I have just changed my password manager from 1Password to KeePassXC. I have not experienced any problems with 1Password. There was one thing that was on my mind that I couldn’t quite get over: my data is stored in the cloud.
I have been building a general skepticism of “the cloud” over the last few weeks. The cloud used to sound like this wonderous place where all of my computing problems would be solved. If I couldn’t do something on my local machine, I could do it in the cloud. I chose a cloud password manager because all of my passwords would be available on all of my devices, at all times. This convenience originally meant a lot to me.
Seeing as how I do not use my phone often, the synchronization services offered by my password manager are not meaningful. I am paying for a service whose primary benefit to me was synchronization and I am not using that feature. I decided to cancel 1Password today because I was unsure on exactly what value I was getting out of the service.
A Better Alternative
I considered a number of alternatives to 1Password. One of them was a command line utility called pass which encrypts your passwords using your PGP key. It was promising but I fear its barrier for entry is too high. I got confused during the set up and I would rather not lose my passwords. I looked at some commercial alternatives but if I am being honest I did not want to pay for a password manager.
I found KeePassXC earlier today which seemed promising. I took a quick look on their website and they had everything I needed. They were a password manager that would encrypt my passwords. They would provide a client which I can use to access my passwords. Open source has done me proud.
Storing data in the cloud with 1Password was a big problem because I don’t like the idea of my passwords being beamed off my computer into the great abyss that we call “the cloud,” over the internet. They may be secure but I would much rather keep my passwords at home where I can keep an eye on them. The cloud is not owned by me; anything could happen. 1Password could shut down. A security leak could compromise my passwords. Unlikely though it may seem, these are possibilities.
This was not my only concern. 1Password has done its job: it has given me storage services for my passwords. It has not done it very well when I think about it. This was a realization I had when I started researching Sublime Text last month. I learned that there was a better alternative to Atom. Knowing that this alternative exist made me consider how much time I had spent using a subpar tool.
1Password is a great tool. It did rub me the wrong way a few times. There were days where I had to restart the software to get it to work. It takes a while to find a password. Its autocomplete feature in Firefox does not work for me. (To make the comparison fair, I’d like to exclude this fact. KeePassXC does not have an extension in Firefox. Never mind. KeePassXC actually does have a Firefox extension. I’m installing it as I write.) I have found a better alternative in KeePassXC.
Switching to an open source password manager makes me feel more comfortable about how I store my passwords. My passwords are now stored locally. I do not need an account on a cloud service to access them. That way, I don’t need to worry about the dependability of 1Password. All I need is for my computer to be working well.
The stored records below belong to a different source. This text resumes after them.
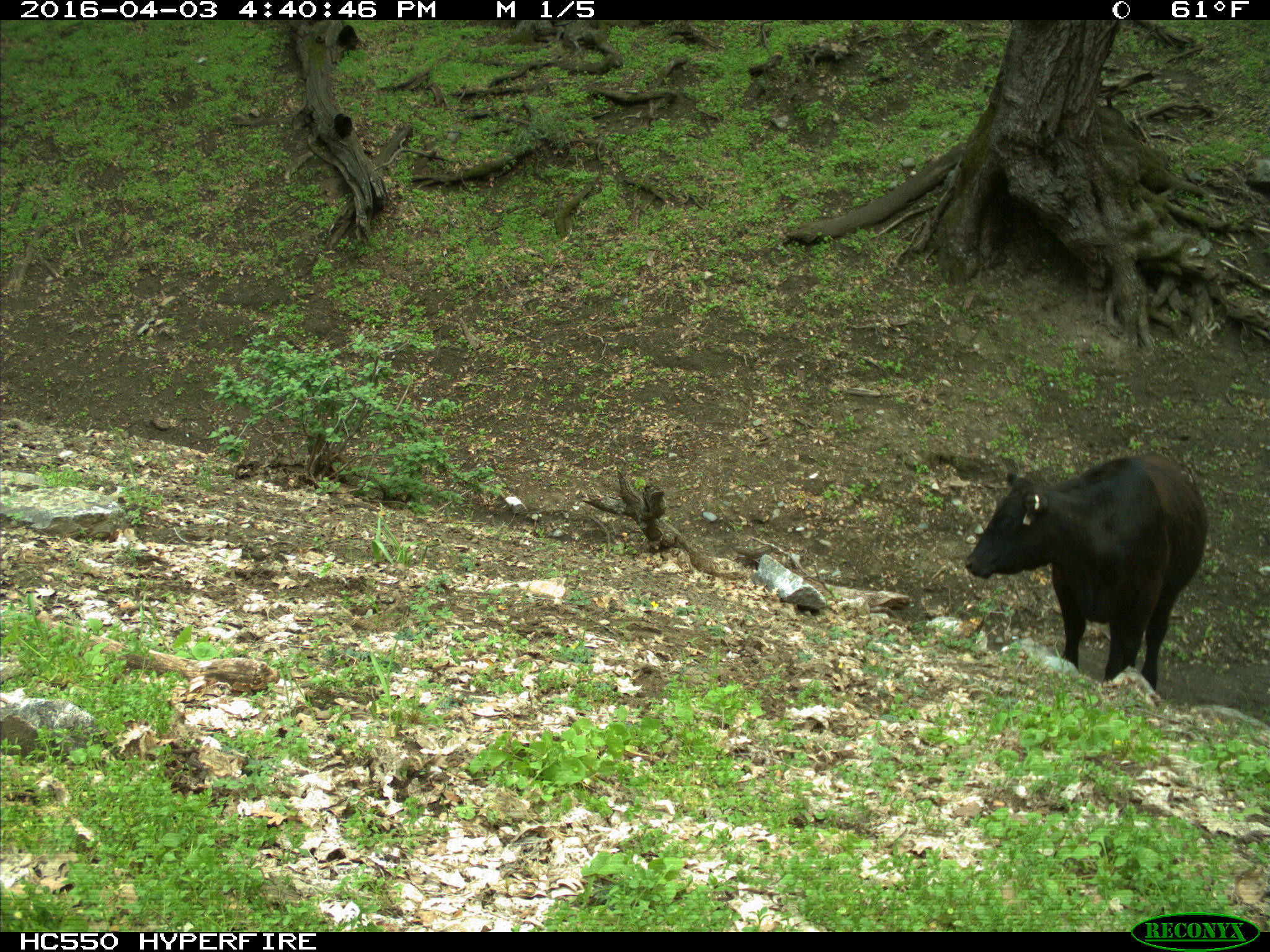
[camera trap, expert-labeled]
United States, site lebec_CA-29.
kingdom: Animalia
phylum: Chordata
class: Mammalia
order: Artiodactyla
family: Bovidae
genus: Bos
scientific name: Bos taurus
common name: domestic cow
Bos taurus (domestic cow).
Like any open source software, I can see the code for KeePassXC. I haven’t taken a look at it and I probably will never do so. Still, this is important to me. I know that I can trust them because their code is available for anyone to read. If their services included vulnerable code, I’m sure that there would be at least one contributor who noticed and fixed the problem. Open source developers are devoted to the technologies they build in my experience.
This doesn’t matter as much to me but I am no longer paying for a password manager. KeePassXC is free. I am comfortable paying a premium for good software. That’s why I bought Sublime Text. This is significant because it makes me realize how little I need to pay for on the internet. I’ve trimmed down my online spending to almost nominal amounts. I have a few subscriptions. Aside from the NYT subscription that I cannot seem to cancel because they have no email address or button to cancel and their customer services staff are always busy (sorry, mini-rant!), my software costs are low.
What I like about open source software, in addition to everything else I’ve mentioned, is that it is usually non-commercial. It’s open to the world. Open source is not about earning money that ends up going to shareholders. It is about creating good software. That’s why I think there are so many strong open source alternatives to software. When developers have noticed a problem in an existing solution, they have been motivated by that experience to create something better. Money doesn’t need to be part of it.
Choosing Open Source
I would definitely move to an open source tool again. I’m sure that I will encounter deficiencies with KeePassXC. No software is perfect. I do believe that I have chosen the better of the options available to me. I am using a tool whose code is open and accessible to the world. I am no longer paying for a piece of software that does not work as well as its alternatives. I am happy with my choice.
I have used open source software for a long time. Many of the developer technologies on which I rely are open source. It’s just that I haven’t given much thought to just how much is open source. I wonder if there are other tools to which I can switch.